His early work included major contributions to population and behavioural ecology. Later, he was among the first ecologists to recognize the importance of nonlinear dynamics. This early work on predation led to a series of papers, including his 1959 Citation Classic paper in the Canadian Entomologist, in which he developed the notion of functional response (the relationship between prey density and the rate at which prey is eaten), an idea that continues to be a linchpin of modern population ecology.

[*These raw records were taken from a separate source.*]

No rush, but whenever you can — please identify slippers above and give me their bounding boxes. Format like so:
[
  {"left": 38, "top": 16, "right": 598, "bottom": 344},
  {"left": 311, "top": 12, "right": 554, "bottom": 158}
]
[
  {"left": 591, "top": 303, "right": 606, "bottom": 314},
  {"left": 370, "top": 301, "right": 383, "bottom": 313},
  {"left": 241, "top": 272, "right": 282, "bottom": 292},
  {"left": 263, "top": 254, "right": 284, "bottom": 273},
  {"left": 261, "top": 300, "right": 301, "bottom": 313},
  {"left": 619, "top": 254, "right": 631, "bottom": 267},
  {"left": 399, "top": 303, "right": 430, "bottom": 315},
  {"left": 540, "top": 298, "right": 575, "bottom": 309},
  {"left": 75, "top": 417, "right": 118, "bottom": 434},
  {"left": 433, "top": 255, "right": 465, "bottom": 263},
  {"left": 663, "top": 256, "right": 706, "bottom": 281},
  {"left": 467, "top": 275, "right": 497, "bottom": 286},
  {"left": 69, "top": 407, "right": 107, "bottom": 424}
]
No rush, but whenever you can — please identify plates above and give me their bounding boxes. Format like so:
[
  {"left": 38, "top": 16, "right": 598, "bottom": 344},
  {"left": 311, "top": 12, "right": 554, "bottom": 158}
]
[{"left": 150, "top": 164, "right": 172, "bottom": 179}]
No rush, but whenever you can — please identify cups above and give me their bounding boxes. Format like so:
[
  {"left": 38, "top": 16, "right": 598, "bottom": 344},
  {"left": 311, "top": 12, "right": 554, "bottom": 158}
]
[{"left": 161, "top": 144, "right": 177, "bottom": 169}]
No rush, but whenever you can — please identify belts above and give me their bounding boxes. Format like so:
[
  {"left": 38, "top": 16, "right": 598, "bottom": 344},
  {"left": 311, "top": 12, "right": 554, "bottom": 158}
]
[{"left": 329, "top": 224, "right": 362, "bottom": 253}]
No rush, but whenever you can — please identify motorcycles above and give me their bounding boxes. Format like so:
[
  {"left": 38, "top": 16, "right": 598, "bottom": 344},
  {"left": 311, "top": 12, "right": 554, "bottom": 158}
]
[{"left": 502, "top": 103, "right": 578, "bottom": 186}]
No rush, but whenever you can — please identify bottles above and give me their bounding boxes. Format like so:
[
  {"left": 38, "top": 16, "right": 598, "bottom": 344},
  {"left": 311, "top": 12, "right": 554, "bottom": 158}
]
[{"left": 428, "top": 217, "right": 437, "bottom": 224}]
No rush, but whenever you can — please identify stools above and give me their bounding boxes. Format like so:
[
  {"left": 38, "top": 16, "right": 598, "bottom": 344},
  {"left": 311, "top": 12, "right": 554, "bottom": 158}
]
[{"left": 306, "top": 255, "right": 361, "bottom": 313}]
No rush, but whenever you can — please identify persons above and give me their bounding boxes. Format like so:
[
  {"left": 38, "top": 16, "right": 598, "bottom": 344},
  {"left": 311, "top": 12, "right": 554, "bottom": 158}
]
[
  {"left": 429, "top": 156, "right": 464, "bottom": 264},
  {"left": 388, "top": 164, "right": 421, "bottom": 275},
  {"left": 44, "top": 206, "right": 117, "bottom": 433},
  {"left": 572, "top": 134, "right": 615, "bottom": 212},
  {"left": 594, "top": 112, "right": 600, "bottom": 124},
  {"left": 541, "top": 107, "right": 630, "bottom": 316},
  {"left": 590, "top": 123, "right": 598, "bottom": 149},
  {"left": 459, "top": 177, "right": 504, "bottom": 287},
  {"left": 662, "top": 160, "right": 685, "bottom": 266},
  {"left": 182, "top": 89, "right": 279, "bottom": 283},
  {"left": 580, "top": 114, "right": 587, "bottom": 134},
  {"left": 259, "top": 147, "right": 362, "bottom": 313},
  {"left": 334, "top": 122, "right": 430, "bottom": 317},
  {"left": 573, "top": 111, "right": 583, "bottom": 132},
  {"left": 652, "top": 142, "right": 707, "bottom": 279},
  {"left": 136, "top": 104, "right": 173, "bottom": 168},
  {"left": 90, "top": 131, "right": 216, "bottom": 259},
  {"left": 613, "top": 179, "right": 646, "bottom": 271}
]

His 1973 paper on the resilience of ecological systems had a substantial impact within ecology and other natural and social sciences. He has also contributed important ideas to ecological management, including Adaptive management and the Adaptive Cycle. More recently his work on the cross-scale structure and dynamics of ecosystems has been highly influential. This work resulted in the 2002 book Panarchy: understanding transformations in human and natural systems.

His work is frequently cited in the fields of ecology, environmental management, ecological economics and the human dimensions of global change.

== Literature ==
C.S. Holling has edited or co-edited several books:
- 1978. Adaptive environmental assessment and management. (Editor) London: John Wiley & Sons.
- 1995. Barriers and bridges to the renewal of ecosystems and institutions. Edited with L. Gunderson and S. Light (editors) New York, NY: Columbia University Press.
- 2002. Panarchy: understanding transformations in human and natural systems. Edited with L. Gunderson, (editors) Washington, DC: Island Press.
- 2008. Discontinuities in Ecosystems and Other Complex Systems. Edited with Craig R. Allen, New York, NY : Columbia University Press.
- 2010. Foundations of ecological resilience. L. H. Gunderson, C. R. Allen, and C. S. Holling, (editors): Island Press.

C.S. Holling's most cited articles include:
- 1959 "The components of predation as revealed by a study of small mammal predation of the European Pine Sawfly". in: Canadian Entomologist. Vol 91 : 293–320.
- 1973. "Resilience and stability of ecological systems". in: Annual Review of Ecology and Systematics. Vol 4 :1-23.
- 1978, with D. Ludwig, D. and D.D. Jones. in: "Qualitative analysis of insect outbreak systems". Journal of Animal Ecology. Vol 47 (1): 315–332.
- 1990, with C.J. Walters, "Large-scale management experiments and learning by doing", in: Ecology. Vol 71 (6): 2060-2068
- 1992, "Cross-scale Morphology, geometry, and dynamics of ecosystems". in: Ecological Monographs. Vol 62 (4): 447-502
- 1996, with G.K. Meffe. "Command and control and the pathology of natural resource management". in: Conservation Biology. Vol 10 (2): 328–337.